Research Projects
- The role of Dynein-dependent retrograde axonal transport in sensory and motor neurons
Neurons are highly polarized cells with an elongated axon that extends far away from the cell body. In order to maintain neuronal homeostasis, neurons rely extensively on axonal transport of membranous organelles and other molecular complexes. Axonal transport plays a central role in the establishment of neuronal polarity, axonal growth and stabilization and synapses formation, allowing for precise spatio-temporal activation and modulation of numerous molecular cascades. Anterograde and retrograde axonal transport (Figure 1) is supported by various molecular motors, such as kinesins and dyneins, and a complex microtubule network. Cytoplasmic dynein is the main retrograde molecular motor and is constructed around the heavy chain, which is the force-generating subunit and is composed of a motor and a tail domain. The former is responsible for motility generation while the latter acts as a platform for the association of other subunits, such as the intermediate, light-intermediate and light chains, which collectively mediate the direct and indirect binding/association of cargos. Roadblock 1 (DYNLRB1) is one of the 3 light chain families and was presumed to be an accessory subunit for specific cargoes.
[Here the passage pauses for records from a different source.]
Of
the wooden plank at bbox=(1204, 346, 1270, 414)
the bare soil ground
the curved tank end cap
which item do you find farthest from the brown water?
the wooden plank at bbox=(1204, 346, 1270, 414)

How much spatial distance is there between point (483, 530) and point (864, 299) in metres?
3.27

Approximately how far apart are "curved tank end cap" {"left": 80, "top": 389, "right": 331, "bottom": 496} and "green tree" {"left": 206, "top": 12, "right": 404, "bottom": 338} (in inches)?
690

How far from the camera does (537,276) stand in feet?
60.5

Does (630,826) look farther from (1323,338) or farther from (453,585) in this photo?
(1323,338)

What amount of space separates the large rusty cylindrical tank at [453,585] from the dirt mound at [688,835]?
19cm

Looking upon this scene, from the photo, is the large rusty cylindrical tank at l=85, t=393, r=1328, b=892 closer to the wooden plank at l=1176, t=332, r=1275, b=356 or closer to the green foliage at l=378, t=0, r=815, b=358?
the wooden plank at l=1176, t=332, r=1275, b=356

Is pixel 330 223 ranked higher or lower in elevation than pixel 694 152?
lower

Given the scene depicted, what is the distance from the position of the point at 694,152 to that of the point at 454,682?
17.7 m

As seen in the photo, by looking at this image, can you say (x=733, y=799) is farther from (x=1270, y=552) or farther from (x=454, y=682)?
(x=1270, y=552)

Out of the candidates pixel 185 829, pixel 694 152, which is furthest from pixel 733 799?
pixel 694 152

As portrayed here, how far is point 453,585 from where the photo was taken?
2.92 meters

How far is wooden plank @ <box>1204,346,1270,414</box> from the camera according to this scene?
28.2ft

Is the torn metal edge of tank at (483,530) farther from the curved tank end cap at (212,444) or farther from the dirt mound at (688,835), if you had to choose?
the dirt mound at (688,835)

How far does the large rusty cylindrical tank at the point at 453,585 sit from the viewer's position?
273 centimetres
Recent work demonstrated that DYNLRB1 depletion in proprioceptive neurons significantly impairs retrograde axonal transport and consequently compromises neuronal survival (Terenzio et al., 2020). This observation suggests that DYNLRB1 is an essential subunit for dynein-mediated transport.
We investigate the role of DYNLRB1 in axonal retrograde transport. To this extent we utilize a fusion construct of DYNLRB1 and a promiscuous biotinylating enzyme to selectively label DYNLRB1’s interactors with dynein and identify them by mass spectrometry (Figure 2). We will then proceed characterizing the most promising candidates in vitro and in vivo and their potential implication in the genesis of neurological disorders.